*** Opening Study text ***
Editorial
There have been further heartening moves to bring the graphic story medium out of the shadows of late. In late April 2010 Melbourne’s Wheeler Centre, a newly-formed peak literary body, hosted a weekend spotlight-ing the medium with talks, panels and workshops. On the Saturday a series of panels were held giving some notable creators such as Bruce Mutard, Queenie Chan, Bernard Caleo, ‘Chewie’ Chan and Dylan Horrocks (from NZ) the opportunity to both explain their work and debate some perennial questions of the form.
Apart from the encouragement of the weekend being held at all, it was refreshing to realise that the graphic story medium in this country has reached the point where there are sufficient articulate creators to make such an event possible. I well recall panels from early comic conventions of the 1970s and 80s where creators were exclusively newspaper cartoonists between whom and the audience, I have previously suggested, there was an insurmountable distance.
It was also great to see that the panels were so well supported. I had feared that there may have been only a handful of people in attendance. But instead it looked as if a couple of hundred attended each session, with most of these not being the ‘usual suspects’ from within the comic scene.
Of course the event was not without its hiccoughs. Organisation prior to it seemed a bit shambolic with details sketchy. Whilst I appreciate that promotion may best be targeted in the week leading up to an event, the relative paucity of information on the website in the preceding weeks was hardly encouraging.
It is hoped given these sorts of numbers that this experiment will continue. Readers are encouraged to stay abreast of activities at the Wheeler Centre by bookmarking the website www.wheelercentre.com.
In early May Melbourne again played host to Doujicon, a small but vibrant convention focussing on small-press creators from both the manga and Western comics fields. As with the Wheeler Centre events the release of this issue was poorly placed to advertise them, but again interested parties are encouraged to bookmark www.doujicon.oztaku.com.
Finally, small-press creators from all types of media will be showcased at the Page Parlour Zine Fair, associated with the Emerging Writers Festival, at Federation Square, Sunday May 23 12.00-5.00. www.emergingwritersfestival.org.au.
The colour introduced last issue has been persevered with this time, although with a further rise in price to seven dollars. Unfortunately a breakdown in communications with the printer led to last issue’s price being increased post-printing, and had I thought the matter through more closely I would have realised that it needed to be seven dollars rather than six. So apologies for two price rises rather than one. Mail sales are now seven dollars by cheque, post inclusive, but will remain at five for those wishing to pay by notes.
Interview
“I wanted to draw magnificent naked women having adventures.”
An interview with Chris Johnston.
Conducted by Philip Bentley, April 2010
Given the fractured state of the Australian comics scene over the past fifty years, it is perhaps not surprising that someone could make a notable contribution to the field, yet remain a virtual unknown. But when you consider that this person’s most prolific work appeared for ten years in Australia’s most popular magazine of its time, it is certainly worthy of comment.
*** Closing Study text ***
**Exercise brief:**
Answer from the comics magazine text:
(a) Which Melbourne body hosted the weekend on the graphic story medium in late April 2010?
(b) What is the price of this issue?
(c) Who conducted the interview with Chris Johnston?
*** Opening Records shown ***
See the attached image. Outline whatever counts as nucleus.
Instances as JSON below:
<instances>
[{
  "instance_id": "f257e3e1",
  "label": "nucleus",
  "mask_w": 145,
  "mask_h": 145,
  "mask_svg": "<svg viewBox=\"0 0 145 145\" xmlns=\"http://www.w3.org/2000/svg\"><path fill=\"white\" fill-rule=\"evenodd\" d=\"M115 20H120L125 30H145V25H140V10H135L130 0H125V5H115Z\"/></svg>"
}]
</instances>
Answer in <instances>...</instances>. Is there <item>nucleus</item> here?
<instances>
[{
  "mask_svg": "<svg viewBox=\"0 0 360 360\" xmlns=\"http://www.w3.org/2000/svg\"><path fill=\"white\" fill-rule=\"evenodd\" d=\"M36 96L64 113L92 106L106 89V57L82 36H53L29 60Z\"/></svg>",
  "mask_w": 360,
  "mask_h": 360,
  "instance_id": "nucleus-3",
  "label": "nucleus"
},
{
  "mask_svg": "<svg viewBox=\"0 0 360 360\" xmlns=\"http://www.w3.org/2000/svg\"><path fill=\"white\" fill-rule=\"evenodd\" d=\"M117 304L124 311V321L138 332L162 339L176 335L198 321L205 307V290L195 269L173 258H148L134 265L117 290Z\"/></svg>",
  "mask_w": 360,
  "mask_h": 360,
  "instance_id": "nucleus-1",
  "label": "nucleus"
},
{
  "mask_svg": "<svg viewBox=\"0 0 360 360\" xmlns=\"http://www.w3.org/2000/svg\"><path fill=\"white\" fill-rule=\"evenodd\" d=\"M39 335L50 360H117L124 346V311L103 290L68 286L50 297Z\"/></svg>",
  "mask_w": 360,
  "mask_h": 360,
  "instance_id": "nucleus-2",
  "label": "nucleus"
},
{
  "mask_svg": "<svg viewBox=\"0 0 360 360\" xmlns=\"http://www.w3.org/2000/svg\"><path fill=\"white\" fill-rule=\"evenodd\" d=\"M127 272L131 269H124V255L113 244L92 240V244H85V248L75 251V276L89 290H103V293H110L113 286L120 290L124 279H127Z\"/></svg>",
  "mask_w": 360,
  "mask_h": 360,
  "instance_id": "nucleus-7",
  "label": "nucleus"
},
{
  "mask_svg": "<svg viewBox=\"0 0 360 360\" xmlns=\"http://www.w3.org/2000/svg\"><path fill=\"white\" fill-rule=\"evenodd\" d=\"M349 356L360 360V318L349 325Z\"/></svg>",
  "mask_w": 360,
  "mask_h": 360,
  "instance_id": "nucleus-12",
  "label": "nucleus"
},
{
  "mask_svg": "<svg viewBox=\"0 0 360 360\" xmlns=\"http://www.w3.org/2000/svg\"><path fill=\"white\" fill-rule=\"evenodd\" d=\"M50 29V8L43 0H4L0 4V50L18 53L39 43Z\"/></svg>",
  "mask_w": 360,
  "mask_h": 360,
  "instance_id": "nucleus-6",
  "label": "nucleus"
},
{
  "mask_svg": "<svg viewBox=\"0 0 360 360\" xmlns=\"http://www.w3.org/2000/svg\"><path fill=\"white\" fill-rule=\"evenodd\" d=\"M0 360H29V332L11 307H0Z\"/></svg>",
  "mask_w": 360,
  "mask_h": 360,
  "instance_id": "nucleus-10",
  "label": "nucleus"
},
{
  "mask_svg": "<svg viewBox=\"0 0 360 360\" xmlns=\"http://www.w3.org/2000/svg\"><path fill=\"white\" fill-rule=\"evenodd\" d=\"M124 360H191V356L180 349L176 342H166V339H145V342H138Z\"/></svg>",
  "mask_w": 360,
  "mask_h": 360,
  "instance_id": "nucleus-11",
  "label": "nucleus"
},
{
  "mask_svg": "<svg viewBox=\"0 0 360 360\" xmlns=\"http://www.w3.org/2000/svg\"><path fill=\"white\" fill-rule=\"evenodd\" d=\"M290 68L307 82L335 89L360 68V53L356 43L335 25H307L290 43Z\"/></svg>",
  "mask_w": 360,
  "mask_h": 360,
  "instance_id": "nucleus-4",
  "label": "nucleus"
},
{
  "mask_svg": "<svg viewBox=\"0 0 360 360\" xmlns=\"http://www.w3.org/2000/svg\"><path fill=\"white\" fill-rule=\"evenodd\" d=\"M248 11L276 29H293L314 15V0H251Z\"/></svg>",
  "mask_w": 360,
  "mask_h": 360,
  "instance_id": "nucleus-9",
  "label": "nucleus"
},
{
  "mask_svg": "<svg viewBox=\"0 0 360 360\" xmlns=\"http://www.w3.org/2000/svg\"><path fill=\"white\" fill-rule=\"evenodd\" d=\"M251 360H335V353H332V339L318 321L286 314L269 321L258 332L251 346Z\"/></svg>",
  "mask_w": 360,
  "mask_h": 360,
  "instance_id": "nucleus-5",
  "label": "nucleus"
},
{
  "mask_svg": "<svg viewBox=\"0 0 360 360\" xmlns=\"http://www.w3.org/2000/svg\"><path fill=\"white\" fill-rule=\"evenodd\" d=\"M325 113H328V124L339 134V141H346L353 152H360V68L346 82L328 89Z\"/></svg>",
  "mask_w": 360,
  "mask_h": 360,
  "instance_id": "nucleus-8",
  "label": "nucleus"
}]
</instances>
*** Closing Records shown ***
**Exercise response:**
(a) The Wheeler Centre
(b) Seven dollars
(c) Philip Bentley